Yesterday passed in a kind of et tu Brute mood. The drubbing the American electorate has delivered to the US establishment is so similar to that dished out by the British who voted to leave the EU in June.
I have tried to get into the mind-set of people on both sides of the Atlantic who have bought the rhetoric about ‘making our country great again.’ I have failed, which is probably not a wise admission for a teller of stories, but a dignified one for a woman who identifies herself as human first, white European second and a proud resident of Scotland third.
Too down for an evening of entertainment, I looked up the rise and fall of Benito Mussolini.
I found a series The Road to War, which was written and narrated by Charles Wheeler and first broadcast on BB2 in the autumn of 1989.
With the phrase et tu Brute in mind, I chose to watch episode 4 about the rise and fall of Benito Mussolini and of fascism in Italy.
What an operatic, bombastic speaker he was. I watched appalled and fascinated by the shape of his mouth and lower jaw. As the featured image and some of the footage in the documentary show, Mussolini played the he-man long before Putin.
Of course he wanted to make his country great again.
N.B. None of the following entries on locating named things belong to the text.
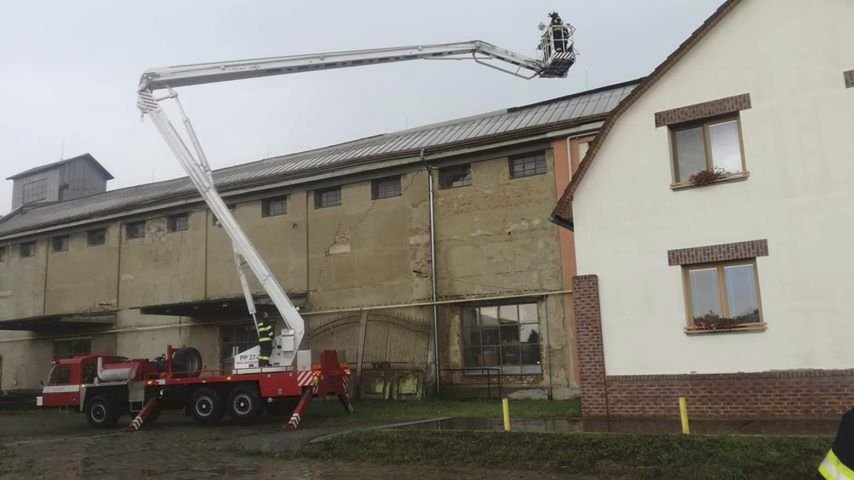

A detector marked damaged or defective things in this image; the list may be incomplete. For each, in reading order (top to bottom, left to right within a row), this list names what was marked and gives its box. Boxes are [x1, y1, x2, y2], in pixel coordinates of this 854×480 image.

damaged roof [0, 80, 640, 242]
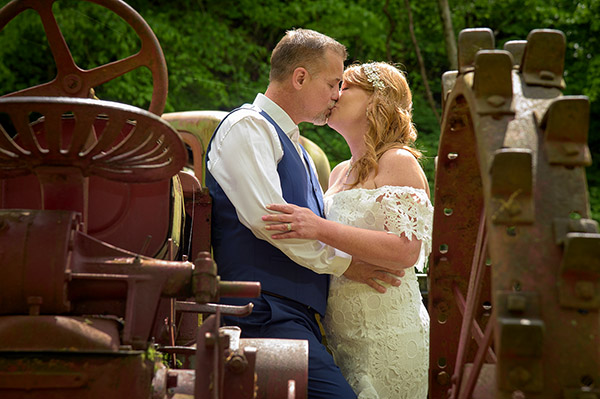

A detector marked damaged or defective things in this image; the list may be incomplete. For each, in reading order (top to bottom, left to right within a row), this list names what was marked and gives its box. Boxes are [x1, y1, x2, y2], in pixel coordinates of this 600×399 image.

rusty vintage machinery [0, 0, 308, 399]
rusty vintage machinery [428, 28, 600, 399]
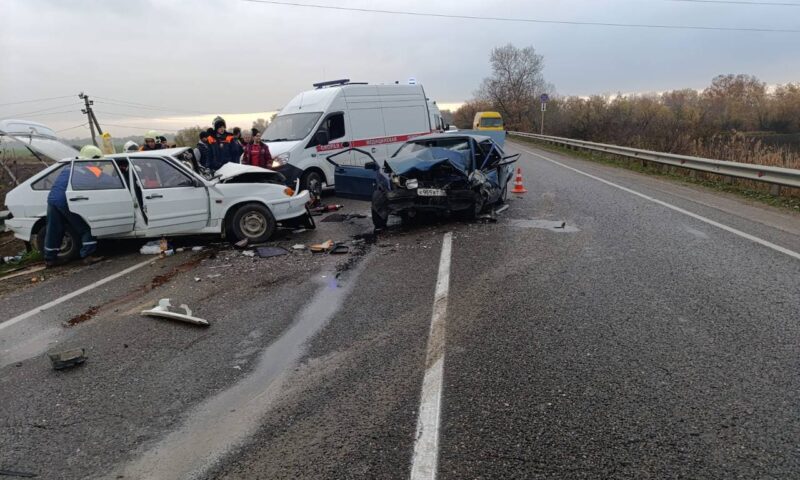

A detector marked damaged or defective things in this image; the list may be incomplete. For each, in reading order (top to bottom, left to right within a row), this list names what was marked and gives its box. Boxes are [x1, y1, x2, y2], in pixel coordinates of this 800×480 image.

shattered windshield [264, 112, 324, 142]
crumpled hood [212, 163, 282, 182]
crumpled hood [264, 140, 302, 157]
crumpled hood [386, 148, 468, 178]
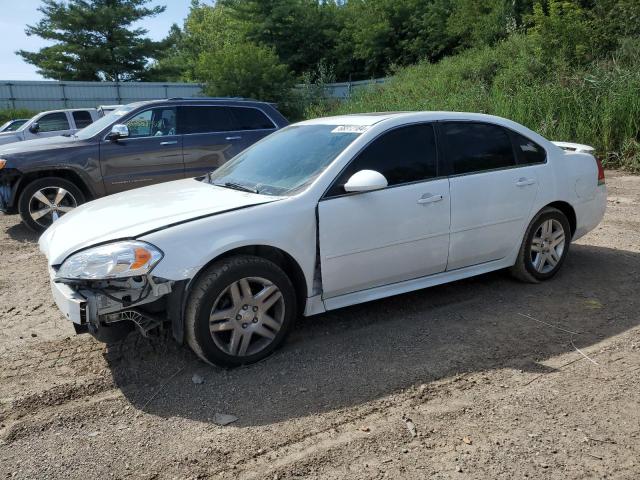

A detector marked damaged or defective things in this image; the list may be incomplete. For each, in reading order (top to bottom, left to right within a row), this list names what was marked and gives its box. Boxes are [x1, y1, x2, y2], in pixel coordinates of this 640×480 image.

broken headlight assembly [55, 242, 162, 280]
damaged front bumper [49, 268, 178, 344]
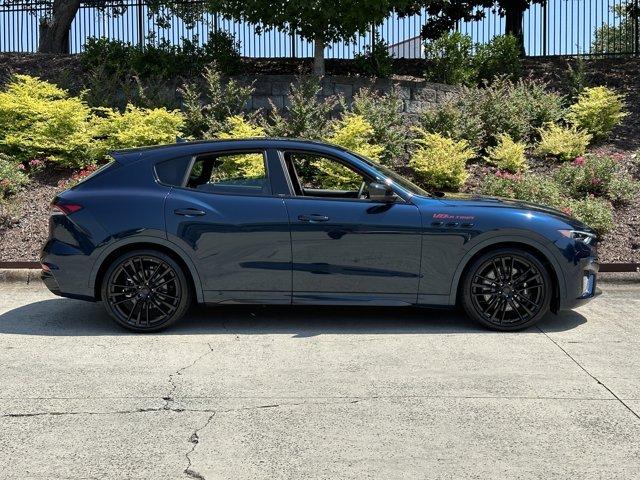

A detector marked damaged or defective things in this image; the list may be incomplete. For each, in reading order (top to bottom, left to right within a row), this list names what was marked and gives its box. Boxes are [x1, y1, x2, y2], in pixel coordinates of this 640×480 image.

cracked pavement [1, 284, 640, 478]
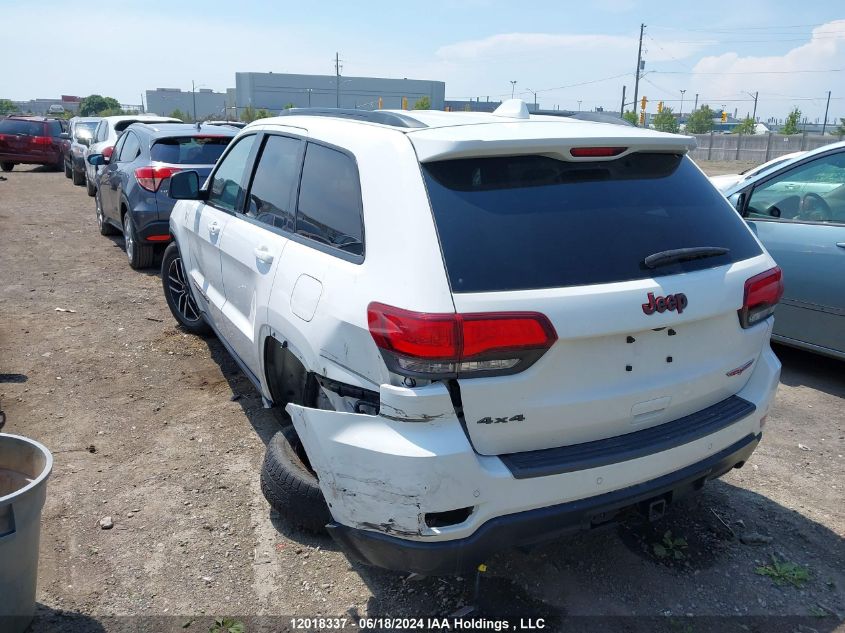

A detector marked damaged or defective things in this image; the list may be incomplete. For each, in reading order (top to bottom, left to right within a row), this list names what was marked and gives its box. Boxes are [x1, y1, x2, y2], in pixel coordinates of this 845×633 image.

rear bumper damage [286, 346, 780, 572]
In an excerpt from a speech condemning the Nazis’ first attempt to annex Austria, he boasted that the peoples north of the Rhine had been illiterate barbarians in the time of Caesar, Virgil and Augustus, the time when Rome, if not all of Italy, had been great.
Maybe those who want to make Britain and the USA great again need to remember that like Rome’s, much of the ‘greatness’ was achieved through slavery and warfare.